The amebas probably enter through the skin or lungs and spread to the brain through the bloodstream.
Symptoms of granulomatous amebic encephalitis begin gradually and include confusion, headache, blurred vision, seizures, and skin sores.
Imaging tests and a spinal tap can help doctors exclude other potential causes. When a skin sore is present, a sample is taken and examined under a microscope to look for amebas. Brain biopsy can also be diagnostic.
Doctors typically use a combination of drugs including miltefosine to treat the infection.
(See also Overview of Parasitic Infections.)
Free-living amebas are protozoa that live in soil or water and do not need to live in people or animals. Although they rarely cause human infection, certain types of these amebas can cause serious, life-threatening diseases.
The amebas that cause granulomatous amebic encephalitis live in water, soil, and dust throughout the world. Many people are exposed, but few are infected. Infection usually occurs in people whose immune system is weakened or whose general health is poor, although Balamuthia mandrillaris may infect healthy people.
Amebas probably enter through the skin or lungs and spread to the brain through the bloodstream.
Granulomatous amebic encephalitis differs from primary amebic meningoencephalitis. Primary amebic meningoencephalitis, though also rare, can affect healthy people who swim in fresh water. Primary amebic meningoencephalitis is caused by a free-living ameba called Naegleria fowleri, which is thought to enter the central nervous system through the nose.
Symptoms of granulomatous amebic encephalitis begin gradually. Confusion, headache, and seizures are common. People may have a low-grade fever, blurred vision, changes in personality, and problems with speaking, coordination, or vision. One side of the body or face may become paralyzed.
Balamuthia mandrillaris may cause skin sores in addition to the symptoms above.
Most infected people die, usually 7 to 120 days after symptoms begin.
Computed tomography (CT) and magnetic resonance imaging (MRI) of the brain and a spinal tap (lumbar puncture) are usually done to diagnose granulomatous amebic encephalitis. These tests help exclude other possible causes but usually cannot confirm the diagnosis.
Skin sores typically contain amebas and, if present, are biopsied. Brain biopsy can also be diagnostic.
Granulomatous amebic encephalitis is often diagnosed only after death.
Granulomatous amebic encephalitis and any skin sores are typically treated with a combination of drugs including
and one or more of the following:
Pentamidine (typically used to treat fungal infections—an antifungal drug—or protozoal infections)

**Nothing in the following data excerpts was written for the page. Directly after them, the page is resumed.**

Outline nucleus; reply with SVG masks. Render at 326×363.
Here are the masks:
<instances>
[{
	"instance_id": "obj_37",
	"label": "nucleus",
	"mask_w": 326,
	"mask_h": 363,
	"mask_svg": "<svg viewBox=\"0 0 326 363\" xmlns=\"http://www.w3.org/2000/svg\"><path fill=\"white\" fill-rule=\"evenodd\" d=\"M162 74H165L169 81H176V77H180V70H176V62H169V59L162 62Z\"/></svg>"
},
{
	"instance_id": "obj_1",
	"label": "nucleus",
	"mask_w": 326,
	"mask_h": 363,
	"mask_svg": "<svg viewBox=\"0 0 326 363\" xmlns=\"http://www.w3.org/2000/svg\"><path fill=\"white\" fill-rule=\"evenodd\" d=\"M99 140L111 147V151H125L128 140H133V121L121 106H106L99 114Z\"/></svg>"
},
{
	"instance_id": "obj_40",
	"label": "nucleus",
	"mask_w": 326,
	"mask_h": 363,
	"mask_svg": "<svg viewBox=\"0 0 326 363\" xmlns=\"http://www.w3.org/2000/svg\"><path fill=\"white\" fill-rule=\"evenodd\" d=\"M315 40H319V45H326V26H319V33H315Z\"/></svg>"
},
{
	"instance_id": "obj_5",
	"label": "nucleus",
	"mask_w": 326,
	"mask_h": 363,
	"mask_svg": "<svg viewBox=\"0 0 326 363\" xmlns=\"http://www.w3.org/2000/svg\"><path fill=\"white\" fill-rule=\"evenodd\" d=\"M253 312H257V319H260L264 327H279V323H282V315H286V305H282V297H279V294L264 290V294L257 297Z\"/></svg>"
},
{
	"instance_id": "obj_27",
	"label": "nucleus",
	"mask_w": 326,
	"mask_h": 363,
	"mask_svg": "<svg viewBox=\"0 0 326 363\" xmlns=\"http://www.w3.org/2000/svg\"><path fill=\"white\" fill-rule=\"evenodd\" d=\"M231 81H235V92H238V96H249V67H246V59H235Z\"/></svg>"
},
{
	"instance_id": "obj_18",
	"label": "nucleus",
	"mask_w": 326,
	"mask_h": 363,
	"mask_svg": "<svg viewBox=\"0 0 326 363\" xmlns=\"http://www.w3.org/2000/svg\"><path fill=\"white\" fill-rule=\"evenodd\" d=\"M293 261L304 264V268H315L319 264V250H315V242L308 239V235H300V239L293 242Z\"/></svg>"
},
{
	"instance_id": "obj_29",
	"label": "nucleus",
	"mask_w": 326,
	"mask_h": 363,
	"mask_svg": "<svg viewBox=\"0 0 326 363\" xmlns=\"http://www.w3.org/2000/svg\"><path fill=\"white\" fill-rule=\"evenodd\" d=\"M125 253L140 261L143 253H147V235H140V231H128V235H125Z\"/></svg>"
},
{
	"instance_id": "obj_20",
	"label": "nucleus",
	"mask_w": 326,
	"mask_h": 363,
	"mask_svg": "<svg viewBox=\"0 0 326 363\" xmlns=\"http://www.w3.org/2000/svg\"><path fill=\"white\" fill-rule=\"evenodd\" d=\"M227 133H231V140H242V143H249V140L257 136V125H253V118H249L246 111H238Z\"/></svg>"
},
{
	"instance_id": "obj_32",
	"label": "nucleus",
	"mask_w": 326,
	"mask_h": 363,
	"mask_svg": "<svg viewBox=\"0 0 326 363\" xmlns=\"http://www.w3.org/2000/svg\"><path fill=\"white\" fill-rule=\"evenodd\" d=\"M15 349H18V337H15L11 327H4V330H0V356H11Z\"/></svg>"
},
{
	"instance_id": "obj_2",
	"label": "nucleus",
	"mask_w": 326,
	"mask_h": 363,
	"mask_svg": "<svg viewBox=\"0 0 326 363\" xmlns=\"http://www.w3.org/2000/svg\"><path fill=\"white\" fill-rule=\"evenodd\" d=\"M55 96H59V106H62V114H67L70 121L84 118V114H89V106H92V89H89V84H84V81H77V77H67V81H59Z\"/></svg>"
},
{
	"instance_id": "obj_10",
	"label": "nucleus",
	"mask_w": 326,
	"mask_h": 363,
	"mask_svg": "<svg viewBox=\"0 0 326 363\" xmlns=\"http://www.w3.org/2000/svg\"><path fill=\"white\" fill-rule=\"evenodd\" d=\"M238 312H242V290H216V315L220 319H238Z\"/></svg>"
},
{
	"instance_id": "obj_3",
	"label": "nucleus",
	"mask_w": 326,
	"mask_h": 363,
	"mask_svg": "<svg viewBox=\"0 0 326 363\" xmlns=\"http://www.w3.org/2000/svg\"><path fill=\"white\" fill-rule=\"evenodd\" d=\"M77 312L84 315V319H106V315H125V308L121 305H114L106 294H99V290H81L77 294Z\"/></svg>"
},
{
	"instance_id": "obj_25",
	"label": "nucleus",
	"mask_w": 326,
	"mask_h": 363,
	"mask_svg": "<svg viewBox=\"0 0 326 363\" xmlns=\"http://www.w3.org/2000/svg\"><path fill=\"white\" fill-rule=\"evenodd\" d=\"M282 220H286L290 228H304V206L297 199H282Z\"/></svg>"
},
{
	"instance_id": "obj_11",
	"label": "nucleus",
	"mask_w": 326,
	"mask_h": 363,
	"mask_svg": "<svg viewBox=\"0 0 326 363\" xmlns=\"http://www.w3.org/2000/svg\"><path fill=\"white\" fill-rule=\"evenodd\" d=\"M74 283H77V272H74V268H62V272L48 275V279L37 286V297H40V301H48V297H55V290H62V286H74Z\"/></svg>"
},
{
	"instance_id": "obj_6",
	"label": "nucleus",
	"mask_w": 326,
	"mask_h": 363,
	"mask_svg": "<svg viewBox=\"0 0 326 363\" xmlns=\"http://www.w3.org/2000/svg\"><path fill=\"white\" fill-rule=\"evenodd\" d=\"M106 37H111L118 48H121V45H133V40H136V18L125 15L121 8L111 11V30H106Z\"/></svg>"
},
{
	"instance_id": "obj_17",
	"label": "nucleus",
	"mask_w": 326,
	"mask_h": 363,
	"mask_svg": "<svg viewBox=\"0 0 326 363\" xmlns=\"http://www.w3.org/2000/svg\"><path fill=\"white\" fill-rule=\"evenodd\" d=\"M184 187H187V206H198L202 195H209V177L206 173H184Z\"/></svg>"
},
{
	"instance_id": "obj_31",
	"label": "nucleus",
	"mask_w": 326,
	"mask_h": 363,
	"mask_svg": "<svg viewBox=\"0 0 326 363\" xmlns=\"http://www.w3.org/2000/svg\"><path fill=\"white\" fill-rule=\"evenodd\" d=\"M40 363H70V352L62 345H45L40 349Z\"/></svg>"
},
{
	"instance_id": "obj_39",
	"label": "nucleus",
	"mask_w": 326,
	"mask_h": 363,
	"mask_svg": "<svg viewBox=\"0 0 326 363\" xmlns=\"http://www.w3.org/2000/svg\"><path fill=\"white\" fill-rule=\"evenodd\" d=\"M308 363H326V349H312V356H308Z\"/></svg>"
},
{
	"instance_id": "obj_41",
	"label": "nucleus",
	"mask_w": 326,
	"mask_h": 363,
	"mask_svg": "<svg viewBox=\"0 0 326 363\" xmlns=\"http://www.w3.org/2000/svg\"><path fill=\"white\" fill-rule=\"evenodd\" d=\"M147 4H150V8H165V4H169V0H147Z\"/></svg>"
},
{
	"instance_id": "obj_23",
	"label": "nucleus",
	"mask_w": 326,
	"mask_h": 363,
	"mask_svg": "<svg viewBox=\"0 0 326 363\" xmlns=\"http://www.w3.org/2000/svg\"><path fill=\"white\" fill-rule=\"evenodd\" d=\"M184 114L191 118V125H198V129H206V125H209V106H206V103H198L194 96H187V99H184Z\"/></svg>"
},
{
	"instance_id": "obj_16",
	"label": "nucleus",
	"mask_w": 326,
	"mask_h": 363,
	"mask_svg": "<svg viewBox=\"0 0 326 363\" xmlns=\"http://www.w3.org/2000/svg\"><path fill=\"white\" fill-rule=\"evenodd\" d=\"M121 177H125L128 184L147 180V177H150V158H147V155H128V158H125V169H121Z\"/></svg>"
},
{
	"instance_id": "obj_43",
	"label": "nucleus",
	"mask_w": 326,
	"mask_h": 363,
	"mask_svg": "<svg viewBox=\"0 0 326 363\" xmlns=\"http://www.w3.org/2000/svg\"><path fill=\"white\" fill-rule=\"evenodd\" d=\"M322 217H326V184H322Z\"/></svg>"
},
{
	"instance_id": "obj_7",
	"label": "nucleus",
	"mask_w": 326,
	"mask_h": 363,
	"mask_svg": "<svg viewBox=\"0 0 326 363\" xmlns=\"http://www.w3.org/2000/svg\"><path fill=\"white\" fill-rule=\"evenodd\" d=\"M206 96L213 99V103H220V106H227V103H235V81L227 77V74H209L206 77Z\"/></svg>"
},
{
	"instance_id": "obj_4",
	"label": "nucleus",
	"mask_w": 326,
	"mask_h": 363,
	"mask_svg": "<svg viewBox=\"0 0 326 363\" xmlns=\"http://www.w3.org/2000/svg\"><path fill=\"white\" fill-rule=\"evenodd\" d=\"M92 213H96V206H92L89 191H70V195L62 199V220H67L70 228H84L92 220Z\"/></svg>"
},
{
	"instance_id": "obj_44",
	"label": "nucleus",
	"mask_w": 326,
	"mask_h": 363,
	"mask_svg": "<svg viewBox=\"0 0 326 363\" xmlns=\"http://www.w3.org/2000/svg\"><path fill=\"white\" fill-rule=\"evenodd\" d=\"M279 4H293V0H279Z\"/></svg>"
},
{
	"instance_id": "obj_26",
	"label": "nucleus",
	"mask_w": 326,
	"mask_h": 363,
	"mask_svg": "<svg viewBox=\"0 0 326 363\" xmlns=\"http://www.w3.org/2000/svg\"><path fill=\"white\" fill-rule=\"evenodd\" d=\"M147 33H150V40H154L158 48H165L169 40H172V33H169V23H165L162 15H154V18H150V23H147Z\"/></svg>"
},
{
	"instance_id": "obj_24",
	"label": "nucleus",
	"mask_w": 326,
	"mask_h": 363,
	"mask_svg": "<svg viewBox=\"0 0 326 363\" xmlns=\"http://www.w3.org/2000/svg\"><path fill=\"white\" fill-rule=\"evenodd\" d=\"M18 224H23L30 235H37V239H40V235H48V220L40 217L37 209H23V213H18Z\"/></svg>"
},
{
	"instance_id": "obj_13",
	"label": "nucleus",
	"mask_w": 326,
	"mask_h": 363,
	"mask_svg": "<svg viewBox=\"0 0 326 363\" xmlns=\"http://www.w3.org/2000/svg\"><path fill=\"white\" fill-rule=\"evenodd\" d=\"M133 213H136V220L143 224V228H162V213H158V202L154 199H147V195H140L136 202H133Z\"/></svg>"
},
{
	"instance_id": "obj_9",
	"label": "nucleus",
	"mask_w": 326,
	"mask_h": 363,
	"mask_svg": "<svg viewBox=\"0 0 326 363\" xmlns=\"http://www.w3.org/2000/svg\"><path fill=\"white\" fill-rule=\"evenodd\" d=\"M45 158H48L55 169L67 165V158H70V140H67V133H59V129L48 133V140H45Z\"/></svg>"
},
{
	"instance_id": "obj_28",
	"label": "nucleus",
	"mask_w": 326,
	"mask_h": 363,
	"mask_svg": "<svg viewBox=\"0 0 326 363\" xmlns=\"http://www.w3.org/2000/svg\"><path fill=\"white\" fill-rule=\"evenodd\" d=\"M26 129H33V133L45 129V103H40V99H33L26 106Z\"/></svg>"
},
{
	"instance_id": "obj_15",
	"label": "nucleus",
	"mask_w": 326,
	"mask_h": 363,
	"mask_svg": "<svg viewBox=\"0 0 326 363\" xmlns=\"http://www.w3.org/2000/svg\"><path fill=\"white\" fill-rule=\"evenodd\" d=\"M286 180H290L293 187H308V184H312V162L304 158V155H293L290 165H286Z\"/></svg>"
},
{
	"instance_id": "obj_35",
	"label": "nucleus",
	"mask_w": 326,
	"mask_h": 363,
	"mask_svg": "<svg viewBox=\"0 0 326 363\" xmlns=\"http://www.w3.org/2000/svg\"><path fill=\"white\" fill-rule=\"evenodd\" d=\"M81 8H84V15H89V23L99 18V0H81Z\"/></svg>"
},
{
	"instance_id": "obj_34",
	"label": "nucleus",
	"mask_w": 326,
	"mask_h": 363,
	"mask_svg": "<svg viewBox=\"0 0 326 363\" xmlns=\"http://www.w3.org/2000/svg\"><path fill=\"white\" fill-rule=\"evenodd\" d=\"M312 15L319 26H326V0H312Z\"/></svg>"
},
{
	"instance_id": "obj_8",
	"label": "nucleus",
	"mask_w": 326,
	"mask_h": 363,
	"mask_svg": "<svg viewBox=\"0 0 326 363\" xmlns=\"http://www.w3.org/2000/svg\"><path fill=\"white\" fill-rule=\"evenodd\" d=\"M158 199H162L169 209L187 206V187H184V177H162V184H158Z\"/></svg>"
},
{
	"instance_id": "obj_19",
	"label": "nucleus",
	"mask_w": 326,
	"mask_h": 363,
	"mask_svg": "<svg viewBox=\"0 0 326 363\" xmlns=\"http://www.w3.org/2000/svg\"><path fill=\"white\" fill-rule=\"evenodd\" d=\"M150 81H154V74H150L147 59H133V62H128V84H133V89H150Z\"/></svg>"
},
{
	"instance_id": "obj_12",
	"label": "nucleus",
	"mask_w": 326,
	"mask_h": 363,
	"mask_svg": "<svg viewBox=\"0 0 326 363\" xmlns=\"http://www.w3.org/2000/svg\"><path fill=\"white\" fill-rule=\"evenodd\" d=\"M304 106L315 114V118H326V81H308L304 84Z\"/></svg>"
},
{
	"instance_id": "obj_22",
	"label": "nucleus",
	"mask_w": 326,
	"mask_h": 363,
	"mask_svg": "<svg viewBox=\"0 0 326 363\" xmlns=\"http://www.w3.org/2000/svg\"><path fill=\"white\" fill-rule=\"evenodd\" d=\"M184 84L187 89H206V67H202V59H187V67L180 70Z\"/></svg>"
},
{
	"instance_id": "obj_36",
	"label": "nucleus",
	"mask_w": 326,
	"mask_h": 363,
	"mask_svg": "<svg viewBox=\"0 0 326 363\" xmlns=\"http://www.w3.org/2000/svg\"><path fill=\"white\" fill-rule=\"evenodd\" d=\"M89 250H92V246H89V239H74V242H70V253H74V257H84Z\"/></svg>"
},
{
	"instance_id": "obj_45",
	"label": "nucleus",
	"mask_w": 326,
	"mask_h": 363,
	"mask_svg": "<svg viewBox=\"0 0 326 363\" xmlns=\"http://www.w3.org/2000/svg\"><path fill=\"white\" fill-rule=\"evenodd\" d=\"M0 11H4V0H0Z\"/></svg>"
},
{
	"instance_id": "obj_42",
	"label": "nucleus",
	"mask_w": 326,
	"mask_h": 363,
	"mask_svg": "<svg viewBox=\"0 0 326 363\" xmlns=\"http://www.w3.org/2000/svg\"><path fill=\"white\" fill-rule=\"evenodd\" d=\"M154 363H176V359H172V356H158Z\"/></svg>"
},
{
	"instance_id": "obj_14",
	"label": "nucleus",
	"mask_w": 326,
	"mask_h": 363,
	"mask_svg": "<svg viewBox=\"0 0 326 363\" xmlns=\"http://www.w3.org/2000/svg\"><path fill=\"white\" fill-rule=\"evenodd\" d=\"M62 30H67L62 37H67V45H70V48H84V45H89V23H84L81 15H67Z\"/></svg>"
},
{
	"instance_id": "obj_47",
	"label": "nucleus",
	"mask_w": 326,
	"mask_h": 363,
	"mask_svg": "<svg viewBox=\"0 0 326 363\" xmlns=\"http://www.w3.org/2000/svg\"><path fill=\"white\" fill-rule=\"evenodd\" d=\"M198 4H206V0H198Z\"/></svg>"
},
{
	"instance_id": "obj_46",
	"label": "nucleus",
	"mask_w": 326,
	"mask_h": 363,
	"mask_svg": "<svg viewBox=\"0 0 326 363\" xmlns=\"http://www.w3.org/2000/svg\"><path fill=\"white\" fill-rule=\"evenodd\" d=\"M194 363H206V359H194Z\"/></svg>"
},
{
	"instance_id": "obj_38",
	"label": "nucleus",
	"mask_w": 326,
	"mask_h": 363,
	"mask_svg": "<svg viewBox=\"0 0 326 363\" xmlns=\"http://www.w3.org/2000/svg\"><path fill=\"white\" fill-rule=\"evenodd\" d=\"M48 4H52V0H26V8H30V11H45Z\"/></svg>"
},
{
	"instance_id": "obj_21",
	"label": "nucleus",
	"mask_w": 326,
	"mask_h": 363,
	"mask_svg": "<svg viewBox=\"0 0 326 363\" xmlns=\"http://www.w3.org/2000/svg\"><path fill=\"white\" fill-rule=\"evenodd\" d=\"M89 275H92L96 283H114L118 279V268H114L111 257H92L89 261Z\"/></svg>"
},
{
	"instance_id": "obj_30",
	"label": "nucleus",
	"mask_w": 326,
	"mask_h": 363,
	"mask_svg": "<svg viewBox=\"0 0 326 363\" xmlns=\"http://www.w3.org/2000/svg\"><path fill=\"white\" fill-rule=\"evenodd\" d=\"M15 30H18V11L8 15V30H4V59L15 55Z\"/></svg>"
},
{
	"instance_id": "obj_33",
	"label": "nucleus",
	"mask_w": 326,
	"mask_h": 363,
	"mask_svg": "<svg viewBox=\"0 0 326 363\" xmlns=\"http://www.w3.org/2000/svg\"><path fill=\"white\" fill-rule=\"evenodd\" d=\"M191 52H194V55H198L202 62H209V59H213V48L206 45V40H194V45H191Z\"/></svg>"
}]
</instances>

Sulfadiazine or trimethoprim/sulfamethoxazole (antibiotics)
Flucytosine (an antifungal drug)
Fluconazole or the related drugs voriconazole or itraconazole (antifungal drugs)
Amphotericin B (an antifungal drug)
Azithromycin or clarithromycin (antibiotics)
Some of these drugs are taken by mouth, and others are given by injection. Some can be given in more than one way.
Although miltefosine can cause birth defects in pregnant women, doctors often use it anyway because granulomatous amebic encephalitis is usually fatal without treatment, so the potential benefits of therapy outweigh the risk. Women of childbearing age who are taking this drug must use effective birth control measures.
Sometimes surgery is also needed.
Skin sores, if present, are cleaned.